How good is your produce — really?

If you’re trying to win with fresh, produce needs to be a destination — but you’d better mind the gap — your perception of quality may not match your customers’ experience.

Several years ago I was part of group that drove from L.A. to San Francisco visiting leading produce growers. Along the way, we stopped at every supermarket we saw. Halfway up the coast, we realized we weren’t seeing much difference between the produce departments. All were merchandised well, had a good assortment of products and featured similar prices, and all the retailers emphasized that their produce department was one of the ways they set their stores apart from the competition.

Customers in the area, however, had a more discerning view. They told us that the produce wasn’t the same in all of the stores — they said some store’s fruits and vegetables tasted better and lasted longer than others. The customers knew that different stores delivered different quality.

So the message is: Be careful, appearances can be deceiving. Today, U.S. produce departments are looking pretty good for the most part, but upon closer inspection only some are selling better quality merchandise, and many are not the destination department senior management wants them to be.

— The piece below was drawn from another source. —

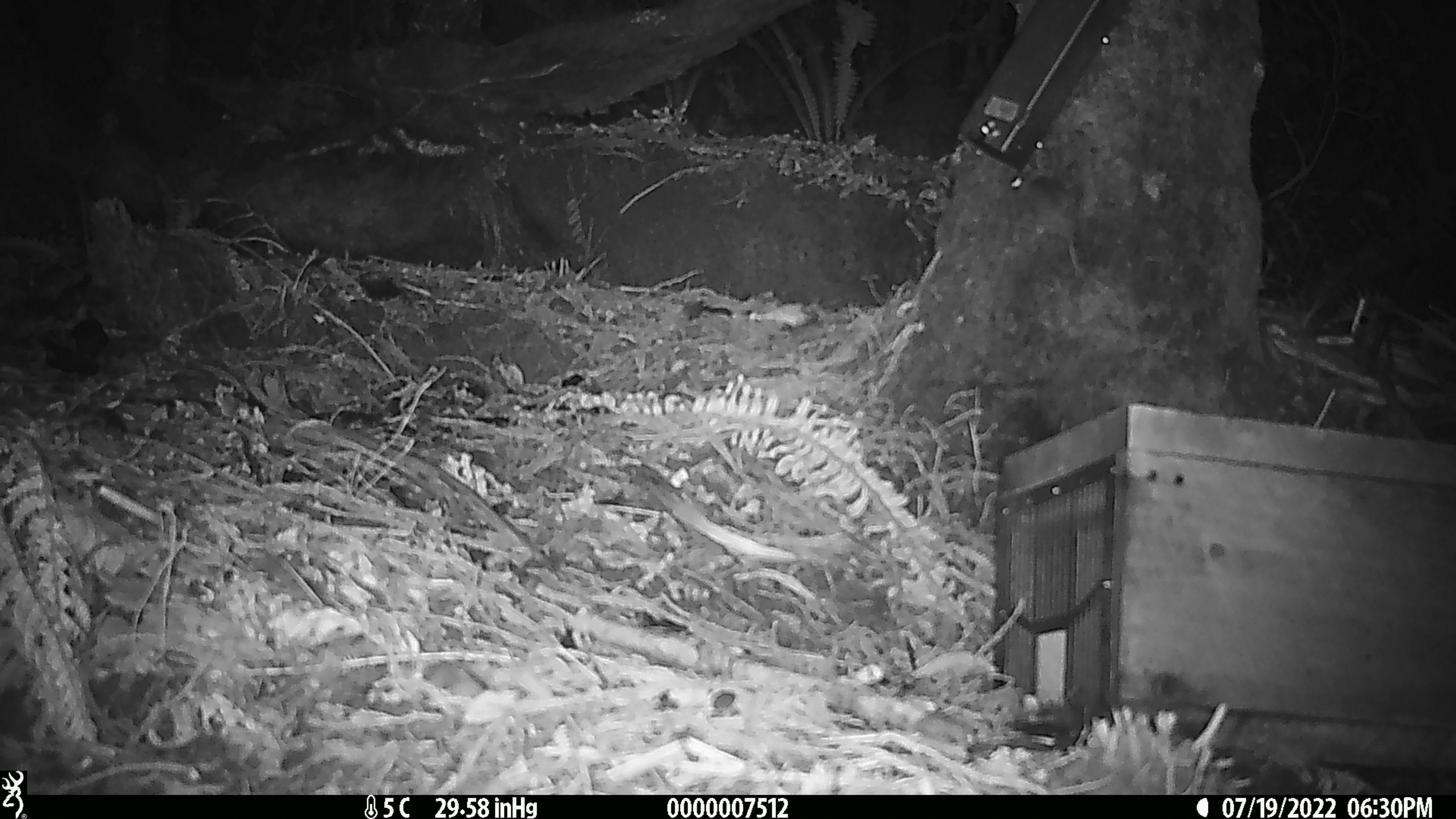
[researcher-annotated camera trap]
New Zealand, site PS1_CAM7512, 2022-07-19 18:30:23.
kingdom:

How do you find out if your produce execution is strong enough to set your stores apart? Start by asking your customers and store-level employees. Your customers are continually doing market research as they shop other stores, and your store employees may be aware of the situation even if management isn’t (plus, they can often shed light on the reasons why).

Don’t take that colorful display at face value. Find out whether your produce really delivers a fresh destination. Who will you ask? And what will you do with what you learn?